Published in final edited form as: Cancer Res. 2011 Dec 16;72(1):13–17. doi: 10.1158/0008-5472.CAN-11-2196

Transcriptional and Nontranscriptional Functions of E2F1 in Response to DNA Damage

Anup K Biswas 1, David G Johnson 1,2
PMCID: PMC3563329  NIHMSID: NIHMS437384  PMID: 22180494

Abstract

E2F is a family of transcription factors that regulate the expression of genes involved in a wide range of cellular processes, including cell-cycle progression, DNA replication, DNA repair, differentiation, and apoptosis. E2F1, the founding member of the family, undergoes posttranslational modifications in response to DNA damage, resulting in E2F1 stabilization. In some cases, E2F1 is important for DNA damage-induced apoptosis through the transcriptional activation of p73 and perhaps other proapoptotic target genes. However, in other contexts, E2F1 can stimulate DNA repair and promote survival in response to DNA damage. The E2F1 protein accumulates at sites of both DNA double-strand breaks and UV radiation-induced damage, indicating that E2F1 has a nontranscriptional function at sites of damage. This review summarizes recent progress made in understanding the role of E2F1 in the DNA damage response, including transcription-independent activities that facilitate DNA repair in the context of chromatin.

Introduction

The E2F family of transcription factors controls the expression of genes involved in cell proliferation, differentiation, and apoptosis. There are 8 mammalian E2F genes (E2F1–8) and 3 related DP genes (DP1, DP2/3, and DP4). E2F1 through E2F6 require heterodimerization with a DP protein to create a functional DNA-binding factor, whereas E2F7 and E2F8 bind DNA independently of DP factors. The E2Fs were originally classified as either activators or repressors of transcription on the basis of in vitro reporter assays and expression patterns during the cell cycle. However, it is now clear that several E2F family members can function as either activators or repressors of transcription, depending on the cellular context and target gene (1).

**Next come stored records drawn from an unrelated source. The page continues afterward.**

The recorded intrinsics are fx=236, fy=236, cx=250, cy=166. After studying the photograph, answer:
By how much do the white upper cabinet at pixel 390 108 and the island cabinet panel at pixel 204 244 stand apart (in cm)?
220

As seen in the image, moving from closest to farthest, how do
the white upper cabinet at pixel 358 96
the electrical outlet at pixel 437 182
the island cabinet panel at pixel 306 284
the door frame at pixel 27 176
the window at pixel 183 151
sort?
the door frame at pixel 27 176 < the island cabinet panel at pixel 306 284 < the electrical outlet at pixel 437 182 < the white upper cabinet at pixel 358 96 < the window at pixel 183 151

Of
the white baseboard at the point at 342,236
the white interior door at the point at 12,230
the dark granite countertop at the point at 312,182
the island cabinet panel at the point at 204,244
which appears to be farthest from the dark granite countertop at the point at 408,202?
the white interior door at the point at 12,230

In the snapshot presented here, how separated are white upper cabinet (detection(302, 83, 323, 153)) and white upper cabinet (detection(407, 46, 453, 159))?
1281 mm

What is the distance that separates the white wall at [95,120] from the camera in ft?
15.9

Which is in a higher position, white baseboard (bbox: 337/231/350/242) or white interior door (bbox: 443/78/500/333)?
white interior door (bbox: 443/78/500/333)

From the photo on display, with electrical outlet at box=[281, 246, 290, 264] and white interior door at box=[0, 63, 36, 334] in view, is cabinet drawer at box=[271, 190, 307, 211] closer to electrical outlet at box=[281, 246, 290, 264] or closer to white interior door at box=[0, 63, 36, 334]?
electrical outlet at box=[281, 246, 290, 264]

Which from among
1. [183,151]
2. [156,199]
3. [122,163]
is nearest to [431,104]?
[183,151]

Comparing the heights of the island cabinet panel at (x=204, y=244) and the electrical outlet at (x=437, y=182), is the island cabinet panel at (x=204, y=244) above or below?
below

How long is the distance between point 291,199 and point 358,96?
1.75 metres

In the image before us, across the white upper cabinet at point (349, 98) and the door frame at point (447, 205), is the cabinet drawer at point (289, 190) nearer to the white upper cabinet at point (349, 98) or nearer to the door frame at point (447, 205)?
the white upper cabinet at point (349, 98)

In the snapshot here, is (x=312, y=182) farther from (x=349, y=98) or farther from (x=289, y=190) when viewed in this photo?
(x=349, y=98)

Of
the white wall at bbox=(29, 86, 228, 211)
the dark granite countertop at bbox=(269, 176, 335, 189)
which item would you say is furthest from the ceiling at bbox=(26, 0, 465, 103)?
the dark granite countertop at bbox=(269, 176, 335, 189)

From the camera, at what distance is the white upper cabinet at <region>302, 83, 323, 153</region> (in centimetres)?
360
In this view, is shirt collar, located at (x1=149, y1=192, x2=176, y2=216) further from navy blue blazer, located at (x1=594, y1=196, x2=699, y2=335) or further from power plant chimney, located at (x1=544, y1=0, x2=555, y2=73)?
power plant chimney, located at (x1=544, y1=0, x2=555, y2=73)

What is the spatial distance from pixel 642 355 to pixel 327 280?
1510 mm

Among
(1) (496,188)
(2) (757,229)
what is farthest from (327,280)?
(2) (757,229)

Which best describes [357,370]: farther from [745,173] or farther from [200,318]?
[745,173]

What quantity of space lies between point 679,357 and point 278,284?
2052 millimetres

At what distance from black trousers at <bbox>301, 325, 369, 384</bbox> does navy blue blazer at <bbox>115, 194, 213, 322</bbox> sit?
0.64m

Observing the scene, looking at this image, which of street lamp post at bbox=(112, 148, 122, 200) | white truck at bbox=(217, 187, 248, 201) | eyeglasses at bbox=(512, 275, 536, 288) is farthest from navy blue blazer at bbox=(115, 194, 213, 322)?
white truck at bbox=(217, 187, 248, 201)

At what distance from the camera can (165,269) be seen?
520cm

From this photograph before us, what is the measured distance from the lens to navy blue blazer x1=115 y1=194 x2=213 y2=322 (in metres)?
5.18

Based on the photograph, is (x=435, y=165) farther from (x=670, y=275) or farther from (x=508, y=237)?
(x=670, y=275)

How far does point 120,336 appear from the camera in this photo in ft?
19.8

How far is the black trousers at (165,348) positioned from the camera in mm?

The activities of E2F1 through E2F5 are regulated by binding to the retinoblastoma (RB) tumor suppressor protein and the related pocket proteins p107 and p130. In general, pocket protein binding blocks the transcriptional activity of E2F-DP dimers by masking the transcriptional activation domain located in the carboxy terminus of E2F1 through E2F5. This association prevents E2F-DP heterodimers from recruiting transcriptional coactivators, such as histone acetyltransferases, to the promoters of target genes. RB family members can also convert E2Fs to transcriptional repressors by recruiting other chromatin-modifying enzymes that block access to the basal transcription machinery. Cyclin-dependent kinases (CDK), particularly cyclin D–and cyclin E–associated kinases, phosphorylate RB and the other pocket proteins on multiple sites during cell-cycle progression. These phosphorylation events regulate RB interactions with corepressors and E2F family members to modulate the transcription of various genes involved in cell proliferation and other processes.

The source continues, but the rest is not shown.